Tarefa proposta 1
Responda com base no texto sobre o encontro de educação escolar indígena:
(a) Quais são os três municípios do Baixo Tapajós mencionados?
(b) De qual aldeia Hélia Kumaruara é caciqua?
(c) Em que cidade a diretora da escola geralmente precisa ir buscar a merenda?
Tarefa proposta 2
Que cargos e titulações o texto sobre o encontro de educação escolar indígena atribui a Hélia Kumaruara ao apresentá-la?

Texto fornecido
+ + +
O encontro, que como o nome já identifica, está na sua terceira edição com objetivo de discutir pautas acerca da situação da educação indígena na região, em suas três esferas, municipal, estadual e federal. O público-alvo do encontro esse ano foram todos os profissionais indígenas que atuam na educação, e em especial, na educação indígena. 

 

De acordo com Hélia Kumaruara, mulher indígena da etnia Kumaruara, Mestre em Educação Escolar Indígena, professora, caciqua da aldeia Muruary e coordenadora do Departamento de Educação Escolar Indígena do CITA, o objetivo principal do encontro deste ano foi “trazer uma discussão panorâmica no contexto da educação indígena nos três municípios do Baixo Tapajós - Santarém, Aveiro e Belterra - pois cada um tem uma realidade diferente”, afirma.

 

Participantes do III Encontro de Educação Escolar Indígena do Tapajós/ Foto arquivo pessoal CITA

 

Neste sentido, foram avaliados vários pontos em relação ao tema, como, avanços que aconteceram, novas perspectivas e anseios que precisam ser pontos de luta do movimento indígena no futuro. 

 

Hélia aponta que avanços já aconteceram nos últimos anos. De acordo com ela, “muitas demandas nossas já estão sendo atendidas no contexto do ensino”. Entre essas demandas, ela pontua o modular indígena e a nível de ensino superior o curso Intercultural para formação de professores indígenas promovido em parceria com a Universidade Federal do Estado do Pará (UEPA).

 

A coordenadora explica que essa formação a nível de formação superior, foi/é, muito importante pois “o nosso quadro [povos indígenas] na educação era bem baixo porque os professores não eram formados a nível de ensino superior, poucos tinham a formação a partir do Parfor”, relata a professora.

 

Outros pontos de debates analisados e pontuados durante os três dias de encontro apontados por Hélia, são referentes a precariedade do transporte escolar indígena municipal, que no geral é ofertado de forma bastante precária, e a merenda escolar. Pois a realidade das escolas indígenas, na sua totalidade, em relação a esses pontos, são bastante parecidas. Hélia explica que na maioria das aldeias o transporte é, na maior parte do ano, subsidiado pela própria aldeia e a merenda escolar não possui logística para chegar ofertada pelo governo, no geral, a diretora da escola precisa vim buscar a merenda em Santarém e arcar com o transporte da mesma até a aldeia. 

 

Contudo, além dessas discussões que são pontuais em relação a problemáticas referentes ao ensino ofertado hoje nas escolas indígenas, a professora que é mestra em Educação Escolar Indígena, explica que, durante o encontro, está sendo construída a matriz curricular indígena. A construção dessa matriz curricular é uma demanda da educação indígena, pois é a partir dela que deve acontecer a inserção da disciplina Nheengatu e Notório Saber na grade curricular da educação básica.
+ + +
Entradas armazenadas

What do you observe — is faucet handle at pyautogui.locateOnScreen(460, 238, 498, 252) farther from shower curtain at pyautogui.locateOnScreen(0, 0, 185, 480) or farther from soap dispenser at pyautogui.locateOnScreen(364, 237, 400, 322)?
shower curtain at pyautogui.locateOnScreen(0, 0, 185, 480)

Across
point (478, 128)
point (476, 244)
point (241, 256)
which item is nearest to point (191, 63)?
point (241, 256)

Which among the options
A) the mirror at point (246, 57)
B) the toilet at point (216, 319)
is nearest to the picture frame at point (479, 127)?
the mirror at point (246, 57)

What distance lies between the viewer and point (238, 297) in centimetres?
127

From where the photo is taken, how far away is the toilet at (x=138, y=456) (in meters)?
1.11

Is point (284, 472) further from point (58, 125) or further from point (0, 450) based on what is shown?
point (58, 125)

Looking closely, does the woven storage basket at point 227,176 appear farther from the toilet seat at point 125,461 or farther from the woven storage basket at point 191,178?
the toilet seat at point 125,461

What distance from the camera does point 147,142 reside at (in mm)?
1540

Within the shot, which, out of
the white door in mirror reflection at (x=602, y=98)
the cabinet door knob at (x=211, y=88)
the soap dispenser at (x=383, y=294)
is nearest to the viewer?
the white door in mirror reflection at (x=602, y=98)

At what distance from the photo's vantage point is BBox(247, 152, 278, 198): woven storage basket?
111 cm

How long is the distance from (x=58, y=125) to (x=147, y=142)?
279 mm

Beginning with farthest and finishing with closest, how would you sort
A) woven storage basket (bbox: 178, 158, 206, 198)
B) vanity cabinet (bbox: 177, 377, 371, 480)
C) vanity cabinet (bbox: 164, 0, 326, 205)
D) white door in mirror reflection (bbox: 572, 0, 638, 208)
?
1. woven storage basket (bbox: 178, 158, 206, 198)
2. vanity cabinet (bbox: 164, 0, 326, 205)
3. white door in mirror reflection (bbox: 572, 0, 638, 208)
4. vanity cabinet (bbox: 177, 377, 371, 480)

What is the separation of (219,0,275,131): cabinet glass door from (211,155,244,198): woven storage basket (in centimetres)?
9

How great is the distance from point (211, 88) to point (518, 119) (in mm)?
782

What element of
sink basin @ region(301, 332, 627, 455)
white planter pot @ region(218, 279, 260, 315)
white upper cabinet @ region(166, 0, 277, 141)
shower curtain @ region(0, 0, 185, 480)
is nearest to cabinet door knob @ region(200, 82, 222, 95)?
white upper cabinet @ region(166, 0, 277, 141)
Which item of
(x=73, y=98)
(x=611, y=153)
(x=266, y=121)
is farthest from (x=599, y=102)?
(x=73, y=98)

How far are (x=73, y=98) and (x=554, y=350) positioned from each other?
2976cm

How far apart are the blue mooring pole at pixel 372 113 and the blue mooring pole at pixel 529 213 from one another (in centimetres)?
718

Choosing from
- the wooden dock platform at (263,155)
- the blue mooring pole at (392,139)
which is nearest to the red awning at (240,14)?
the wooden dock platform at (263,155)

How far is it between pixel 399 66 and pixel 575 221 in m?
+ + +
Resposta escrita 1
(a) Santarém, Aveiro e Belterra.
(b) Da aldeia Muruary.
(c) Em Santarém.

Resposta escrita 2
- Mestre em Educação Escolar Indígena
- professora
- caciqua da aldeia Muruary
- coordenadora do Departamento de Educação Escolar Indígena do CITA